Naing Ngan Lin, at 35 the N.L.D.’s second youngest candidate, is representative of the new blood. He is running in Naypyitaw, the sprawling new capital city largely populated by government servants or unskilled laborers.
“When I first came here, people didn’t like me,” he said. “I was not famous, not a former political prisoner. I saw it on their faces.” Born and raised in a northern Rangoon slum, he has yet to visit any of the city’s grandiose new monuments — a vast pagoda, a much-touted zoo, a gem museum. Instead, he has spent past weeks zigzagging between stretches of half-built mansions and palm-thatched villages where his constituents complain of being pushed off their farms, forced out by big companies run by officers who control the country’s economy.
The younger candidates have held mass rallies, stumped and pamphleteered in ways long impossible, fighting back small restrictions and bans from local authorities on the use of this football field or that pagoda.
In one constituency, Mingalar Taung Nyunt, N.L.D. members recently worked through the night to set up a rock concert in support of Phyu Phyu Thin, a local candidate who was already something of a celebrity for maintaining an H.I.V./AIDS clinic at a time when the military junta refused to acknowledge the disease existed. By the time subversive political lyrics began to blare, it was too late for the city council to stop it.
The party’s repertory includes a rap song based on a colonial-era revolutionary poem — “Wake up, Myanmar!” — composed by the N.L.D. candidate Zay Yar Thaw, a well-known rapper who spent years in prison as co-founder of a dissident youth group called Generation Wave.
The N.L.D. flag — a fighting peacock flaming gold against a scarlet backdrop that only months ago was a ticket to prison — is now displayed proudly on handbags, cars, T-shirts, even foreheads and cheeks. N.L.D. offices have sprung up in private homes in villages and towns across the country.
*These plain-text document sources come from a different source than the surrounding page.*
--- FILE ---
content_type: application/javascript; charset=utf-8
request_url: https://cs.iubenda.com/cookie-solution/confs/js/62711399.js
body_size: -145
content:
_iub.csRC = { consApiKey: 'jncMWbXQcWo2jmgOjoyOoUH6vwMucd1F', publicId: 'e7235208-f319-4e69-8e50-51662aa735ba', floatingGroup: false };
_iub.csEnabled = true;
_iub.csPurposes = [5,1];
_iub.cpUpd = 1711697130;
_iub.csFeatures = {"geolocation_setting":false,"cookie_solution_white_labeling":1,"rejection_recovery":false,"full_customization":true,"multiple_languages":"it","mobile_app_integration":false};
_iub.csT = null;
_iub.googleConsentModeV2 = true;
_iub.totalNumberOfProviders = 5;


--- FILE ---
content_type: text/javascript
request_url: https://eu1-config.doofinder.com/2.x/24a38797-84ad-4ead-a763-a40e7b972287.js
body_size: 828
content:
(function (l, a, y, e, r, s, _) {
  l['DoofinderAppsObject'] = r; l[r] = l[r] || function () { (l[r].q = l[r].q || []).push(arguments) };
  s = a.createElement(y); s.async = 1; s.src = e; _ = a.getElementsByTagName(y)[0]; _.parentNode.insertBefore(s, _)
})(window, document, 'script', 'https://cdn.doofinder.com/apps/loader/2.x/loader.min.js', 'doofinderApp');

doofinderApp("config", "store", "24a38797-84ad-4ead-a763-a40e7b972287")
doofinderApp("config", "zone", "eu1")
Testing the limits of the politically possible extends across sectors. Media censorship still restricts news stories on touchy subject such as monasticism, the civil war raging in northern Kachin state or the business tycoons with ties to senior generals. But journalists now respond to reprimands from the Press Scrutiny Board by publishing anyway.
A campaign is underway to crack a telecommunications monopoly on SIM cards; factory workers have held strikes for better pay and conditions; and several groups are fomenting popular opposition to various dam and oil rig projects, following the success of a campaign that finally resulted in the suspension of work on a Chinese-backed hydropower project at Myitsone.
To the dissidents, there is a critical distinction between the reforms of past weeks — which one political leader calls mere “corrective measures” — and the deeper changes in everything from education to the economy that they believe would enable Myanmar to rise again.
These will require more than the handful of parliamentary seats that the opposition is likely to gain on Sunday.
“They cheated in 2010, they want to be seen as neutral in 2012,” said Phyo Min Thein, an N.L.D. candidate and former political prisoner, of the generals. “But no one can say they will be neutral and independent in 2015,” when the next general elections will be held. “Sanctions will be lifted, there will be a legal government, then in 2015 a question will appear. That is, in 2015, the N.L.D. will win. Clearly, it will win. But the question is, will they give up power?”
Delphine Schrank is a former staff writer for The Washington Post whose research in Myanmar is made possible by a grant from the Nation Institute’s Investigative Fund, now known as Type Investigations.